Coincidence my ass. I knew my friends had a hand in it somehow, but I didn’t have proof. I was certain they were feeding him information on my location so he could “randomly” pop up wherever I was going to be. He’d even popped up at the end of the aisle as I was pushing my cart at the grocery store, claiming he’d just popped in for a few items.

He was staying at the inn indefinitely, for Christ’s sake. What could he have possibly needed from the grocery story? They didn’t have mini fridges in any of the rooms.

As if that wasn’t bad enough, he seemed to be winning everyone in town over to his side. The bastard.

Sally was smitten with him, and the whole time we’d been at the diner, he and Ralph had shouted their conversation back and forth for everyone to hear. If he wasn’t making friends, he was telling anyone who listened how he was in town to win the love of his life back. And foolish people that they were, they’d fallen for his charm: hook, line, and sinker.
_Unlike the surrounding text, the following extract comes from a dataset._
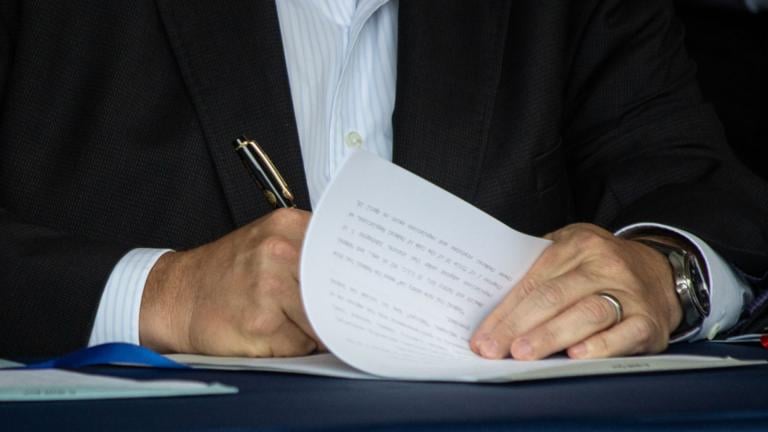 Gov. JB Pritzker signs a bill into law on Aug. 14, 2025, in Springfield. (Jerry Nowicki / Capitol News Illinois) 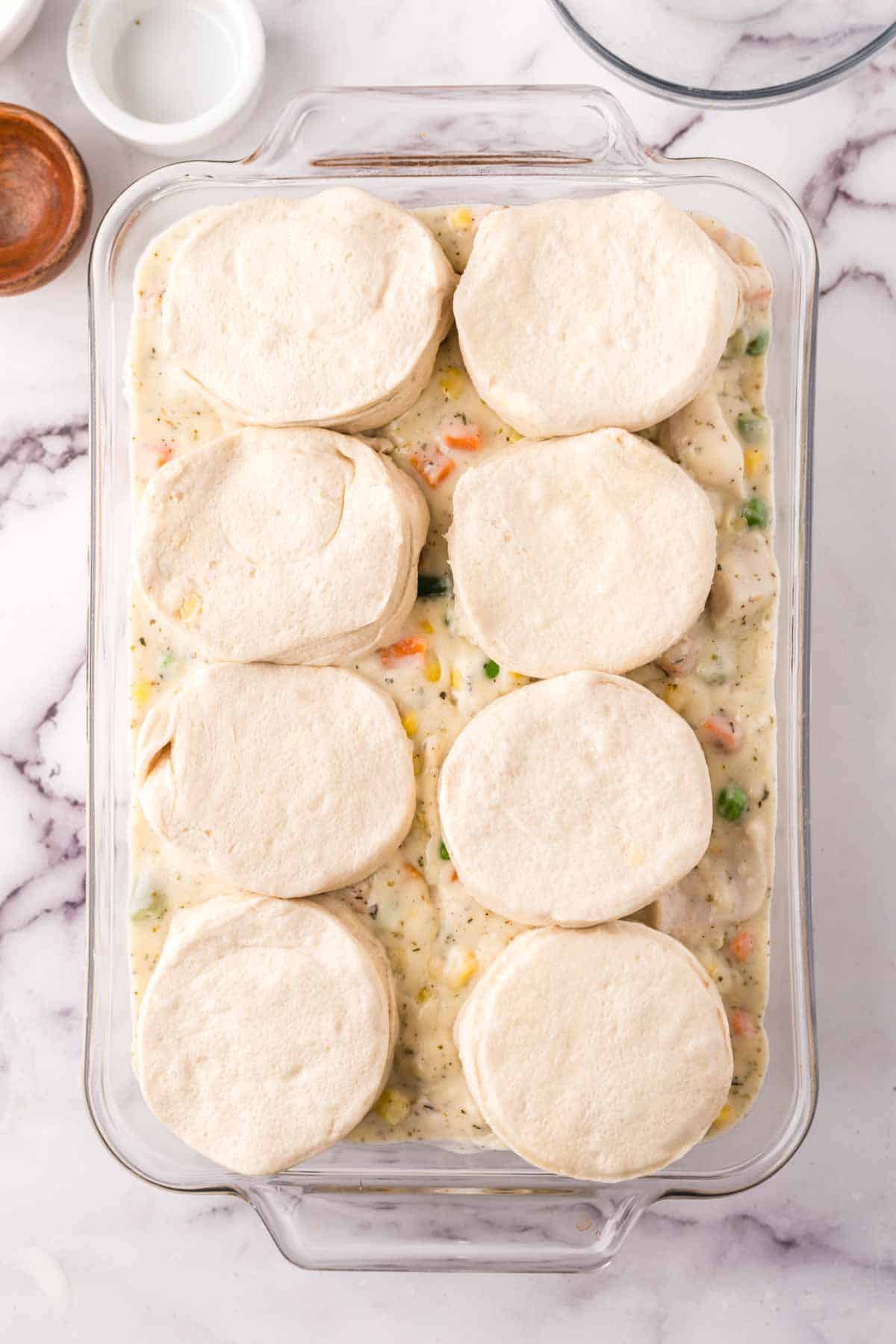 casserole dish with raw ingredients for chicken and biscuits recipe in progress.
Hell, even Ms. McClintock, the ornery old lady, had fallen under his spell. And that woman wasn’t nice to anyone.

I didn’t understand it. It wasn’t like he belonged. Not really, anyway. His stay was temporary. Hope Valley wasn’t his home. It was back in Nashville, along with the career and fame he’d chosen over me. How was it that he could fool so many people so easily into thinking he was Prince Charming, coming to rescue the damsel in distress?

Even Tortellini was still pining for him!

It wasn’t fair, and it was really starting to piss me off. Which was a bad frame of mind for me to be in when I pulled up to my house after rehearsal and spotted his truck sitting in my driveway like it belonged there.

I pulled in beside it—at least he’d had the forethought to park on the side farthest from the front door—slammed on my brake, and shut my car off. “You’vegotto be kidding me,” I hissed as I glared, shooting daggers at the top-of-the-line Chevy in my driveway.

He wasn’t sitting in the driver’s seat, and he wasn’t on my porch. Which could only mean one thing.

I growled under my breath as I snatched my purse from the passenger seat and threw the door open.